Will Wight
Hidden Gnome Publishing, 2021, 389 blz.

De stand van zaken: er is een Dreadgod (één van de vier op de planeet Cradle) op weg naar de vallei waar Lindon geboren en opgegroeid is. In die vallei, achter een soort magisch rookgordijn dat sterke mensen veel minder sterk maakt, bevindt zich ook een labyrint waarin zich iets nóg slechter bevindt.

Die Dreadgod die op weg is naar de vallei is de reden waarom Lindon jaren geleden de vallei verlaten had — er was een voorspelling dat dat beest dertig jaar later de vallei zou vernietigen. Maar we zijn dus geen dertig maar een jaar of drie later en bon, daar zijn we dan.

Lindon met vrienden en vriendinnen dus naar die vallei, om zoveel mogelijk mensen te evacueren als mogelijk.

Dat blijkt niet simpel te zijn, vooral omdat niemand ze gelooft, omdat iedereen in de vallei denkt dat het andere clans zijn die ze voor de zot houden, en dat ze dan ook alles en iedereen saboteren.

Conflict! Achterdocht! Ruzie! Hereniging met familie!

En, jawel: de sciencefictionachtige dinges die nu al –urgh– negen boeken aan een stuk in de achtergrond bezig is met hier en daar eens een hoofdstukje, komt nu echt dichterbij. Ik hoop hard dat het interessanter wordt dan wat het tot nog is, want ’t is allemaal nogal redelijk zweverig.
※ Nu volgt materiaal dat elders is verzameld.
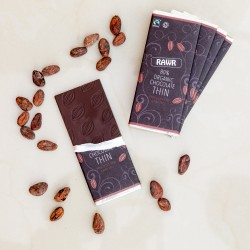 80% Cacao Raw THIN Chocolate Bars - Organic, Fairtrade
Ik lees het ook niet zo graag, dat kosmisch gedoe, eigenlijk: de personages daar zijn zó ver boven de andere personages verheven dat de stakes op Cradle eigenlijk allemaal redelijk low lijken. Als iemand causaliteit kan omkeren, een volledig vernietigde planeet met miljarden doden ongedaan maken, dan is het allemaal toch wat knullig dat mensen tegen een grote draak aan het vechten zijn.

Afijn. Hoop op beterschap. Nog drie boeken.